Search code examples
pythonpytorchpytorch-dataloader

How do I turn a numpy ndarray into a PyTorch dataset?


I have a numpy ndarray with a shape (16699, 128, 128), where each element is an image of 128 by 128 pixels, each image normalized to a range of 0 to 1. Now, to put the image into a neural network model, I have to take each element of the array, convert it to a tensor, and add one extra-dimension with .unsqueeze(0) to it to bring it to the format (C, W, H). So I'd like to simplify all this with the dataloader and dataset methods that PyTorch has to use batches and etc. How I can do it?

This is the method I have now:

epochs = 3

for epoch in range(epochs):
    for i in range(X):
        y = torch.from_numpy(y[i])
        x = torch.from_numpy(X[i]).unsqueeze(0)
        ...

Solution

  • One way is to convert X and y to two tensors (both with the same length), then wrap them in a torch.utils.data.TensorDataset.

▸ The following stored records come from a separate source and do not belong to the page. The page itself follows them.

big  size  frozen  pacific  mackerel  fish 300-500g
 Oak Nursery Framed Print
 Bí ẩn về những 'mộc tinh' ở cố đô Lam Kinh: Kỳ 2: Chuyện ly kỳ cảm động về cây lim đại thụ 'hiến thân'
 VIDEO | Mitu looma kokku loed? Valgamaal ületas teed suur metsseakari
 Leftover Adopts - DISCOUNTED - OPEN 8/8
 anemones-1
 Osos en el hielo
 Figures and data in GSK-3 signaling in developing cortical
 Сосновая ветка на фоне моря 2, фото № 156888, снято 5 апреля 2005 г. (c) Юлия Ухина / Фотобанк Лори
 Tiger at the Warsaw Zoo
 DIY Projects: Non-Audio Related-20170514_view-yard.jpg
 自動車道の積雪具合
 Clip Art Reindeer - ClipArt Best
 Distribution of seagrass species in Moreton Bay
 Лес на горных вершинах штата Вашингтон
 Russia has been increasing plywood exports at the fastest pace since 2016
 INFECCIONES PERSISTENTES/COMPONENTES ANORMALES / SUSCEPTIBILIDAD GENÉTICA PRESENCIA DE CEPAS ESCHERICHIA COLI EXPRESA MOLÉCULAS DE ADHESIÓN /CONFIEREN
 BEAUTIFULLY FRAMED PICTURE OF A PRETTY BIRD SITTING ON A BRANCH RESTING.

    from torch.utils.data import TensorDataset, DataLoader
    
    batch_size = 128
    dataset = TensorDataset(torch.from_numpy(X).unsqueeze(1), torch.from_numpy(y))
    loader = DataLoader(dataset, shuffle=True, batch_size=batch_size)
    
    ...
    
    # training loop
    for epoch in range(epochs):
        for x, y in loader:
            # x is a tensor batch of images with shape (batch_size, 1, H, W)
            # y is a tensor with the corresponding labels
            ...